# [DIRECTIONS]
Throughout the material below, count the lines that include the string "family", then report only the resulting number.

# [DATA IN THIS EXERCISE]
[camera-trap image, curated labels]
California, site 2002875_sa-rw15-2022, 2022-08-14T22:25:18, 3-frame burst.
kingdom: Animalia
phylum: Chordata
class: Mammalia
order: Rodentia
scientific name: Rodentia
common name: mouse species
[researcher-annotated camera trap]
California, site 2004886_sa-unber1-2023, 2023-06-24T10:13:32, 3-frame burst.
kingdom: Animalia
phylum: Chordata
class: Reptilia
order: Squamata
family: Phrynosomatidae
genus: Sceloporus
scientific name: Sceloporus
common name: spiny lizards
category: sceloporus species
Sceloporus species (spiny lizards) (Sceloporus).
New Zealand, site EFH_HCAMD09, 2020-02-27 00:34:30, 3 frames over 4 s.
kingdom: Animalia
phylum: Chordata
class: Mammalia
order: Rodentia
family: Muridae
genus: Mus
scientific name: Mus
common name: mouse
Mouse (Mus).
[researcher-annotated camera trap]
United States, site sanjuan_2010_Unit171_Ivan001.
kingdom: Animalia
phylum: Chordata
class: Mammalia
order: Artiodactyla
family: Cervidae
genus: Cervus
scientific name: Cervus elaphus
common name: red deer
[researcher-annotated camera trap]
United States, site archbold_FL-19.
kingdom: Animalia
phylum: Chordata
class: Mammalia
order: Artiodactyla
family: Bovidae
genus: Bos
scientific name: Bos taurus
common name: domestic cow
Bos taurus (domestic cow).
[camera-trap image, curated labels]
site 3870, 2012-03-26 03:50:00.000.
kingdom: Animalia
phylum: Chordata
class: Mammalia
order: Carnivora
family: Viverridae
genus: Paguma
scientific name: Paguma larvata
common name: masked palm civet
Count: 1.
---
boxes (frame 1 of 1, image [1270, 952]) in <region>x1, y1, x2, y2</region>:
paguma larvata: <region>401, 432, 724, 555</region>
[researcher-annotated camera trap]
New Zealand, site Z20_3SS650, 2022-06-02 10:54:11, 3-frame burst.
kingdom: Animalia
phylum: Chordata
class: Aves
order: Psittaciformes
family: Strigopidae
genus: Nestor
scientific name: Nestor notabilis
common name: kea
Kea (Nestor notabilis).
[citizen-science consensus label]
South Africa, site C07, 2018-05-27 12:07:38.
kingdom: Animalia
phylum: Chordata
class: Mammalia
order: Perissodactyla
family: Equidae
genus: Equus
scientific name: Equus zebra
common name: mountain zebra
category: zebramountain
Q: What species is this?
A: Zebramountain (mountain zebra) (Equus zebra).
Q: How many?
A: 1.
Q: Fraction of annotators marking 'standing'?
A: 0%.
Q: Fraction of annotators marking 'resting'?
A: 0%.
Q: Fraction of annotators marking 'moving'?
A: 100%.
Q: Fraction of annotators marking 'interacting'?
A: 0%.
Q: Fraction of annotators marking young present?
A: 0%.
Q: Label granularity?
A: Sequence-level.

# [ANSWER SECTION]
7